Problem: Where an image occurs, skip it and print the rest of the records verbatim.

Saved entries
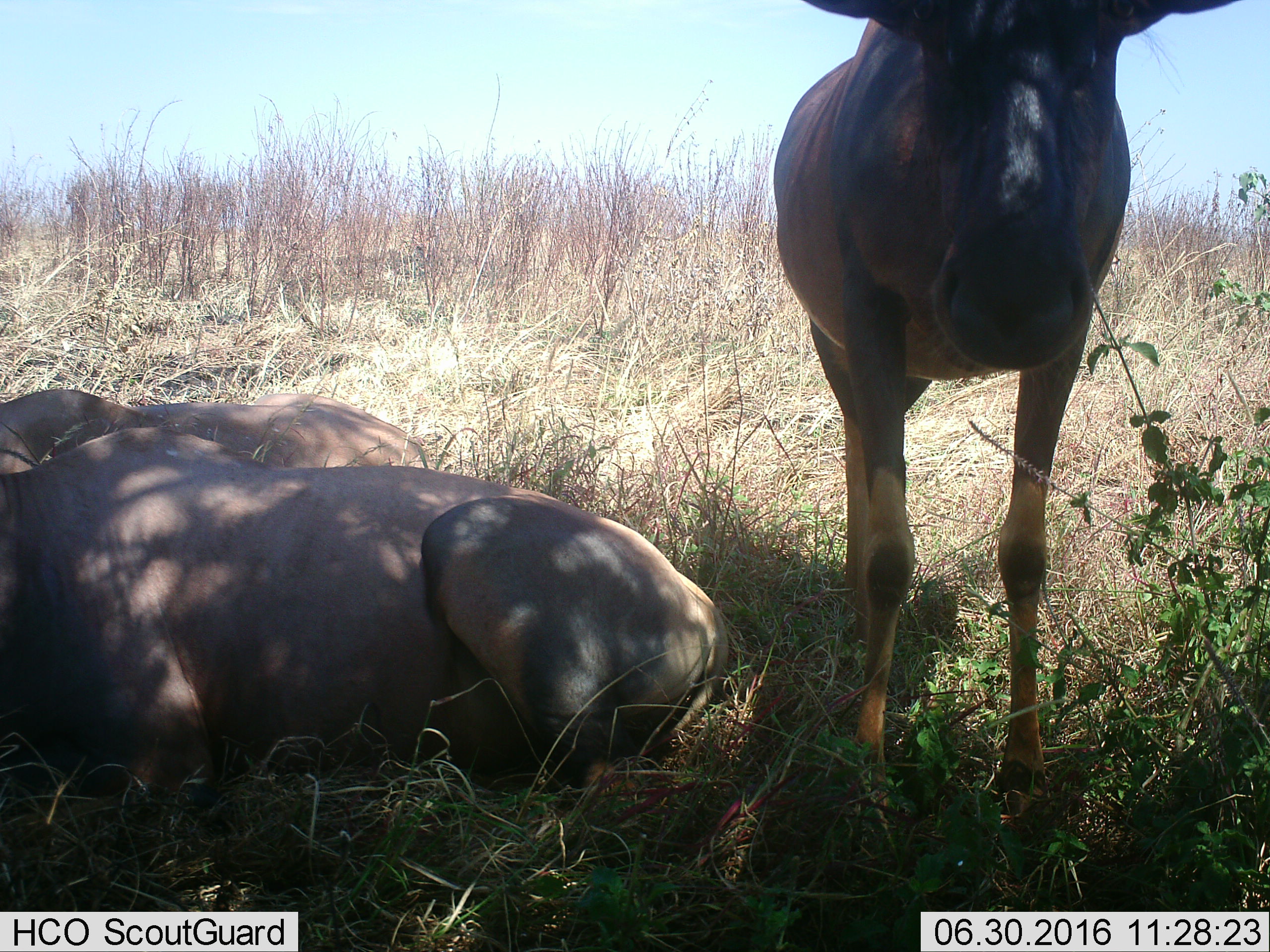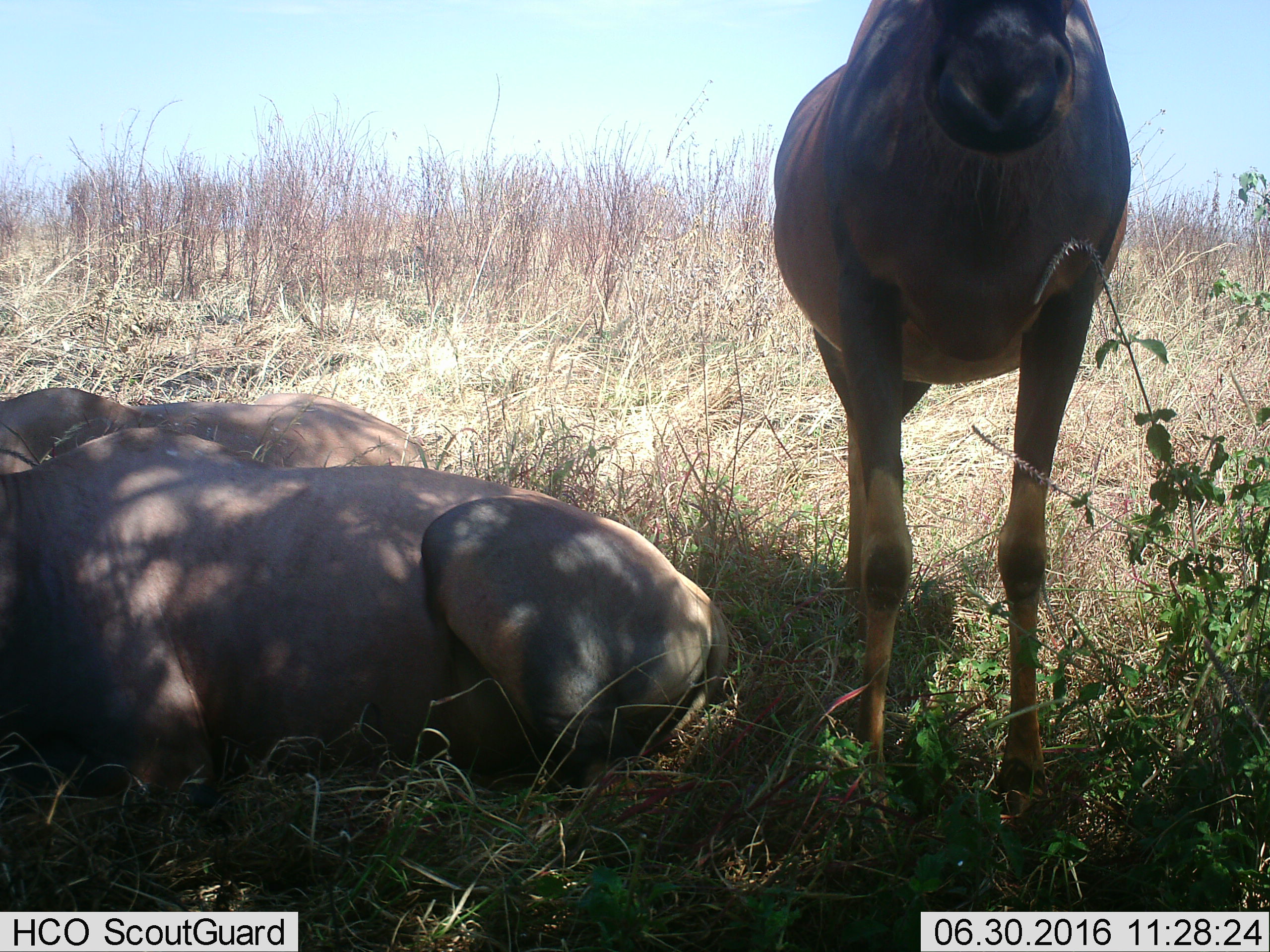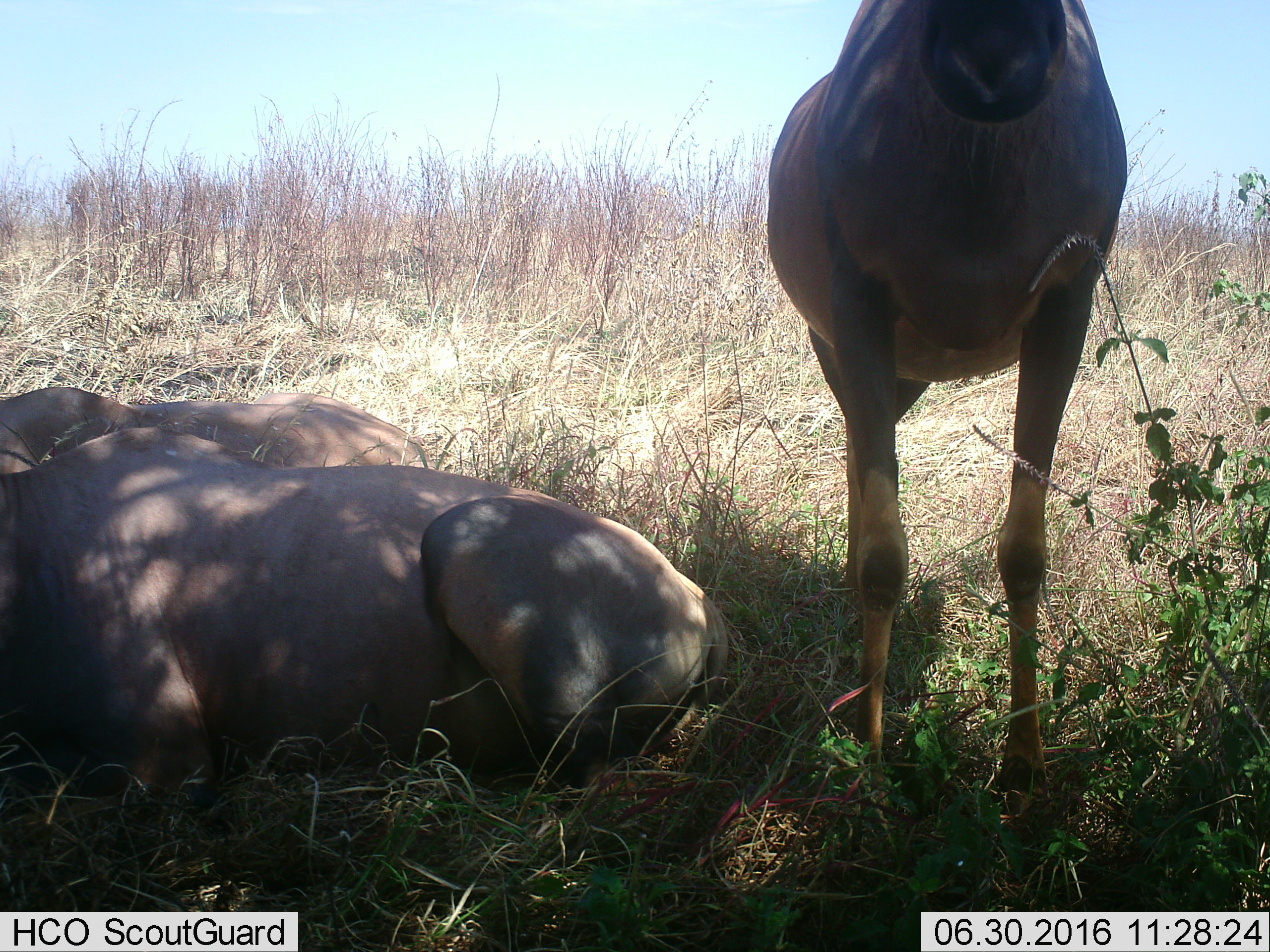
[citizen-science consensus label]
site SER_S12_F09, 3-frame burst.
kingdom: Animalia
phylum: Chordata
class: Mammalia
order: Artiodactyla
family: Bovidae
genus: Damaliscus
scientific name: Damaliscus lunatus jimela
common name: topi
Topi (Damaliscus lunatus jimela), count 3. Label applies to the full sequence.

Result for this exercise:
[citizen-science consensus label]
site SER_S12_F09, 3-frame burst.
kingdom: Animalia
phylum: Chordata
class: Mammalia
order: Artiodactyla
family: Bovidae
genus: Damaliscus
scientific name: Damaliscus lunatus jimela
common name: topi
Topi (Damaliscus lunatus jimela), count 3. Label applies to the full sequence.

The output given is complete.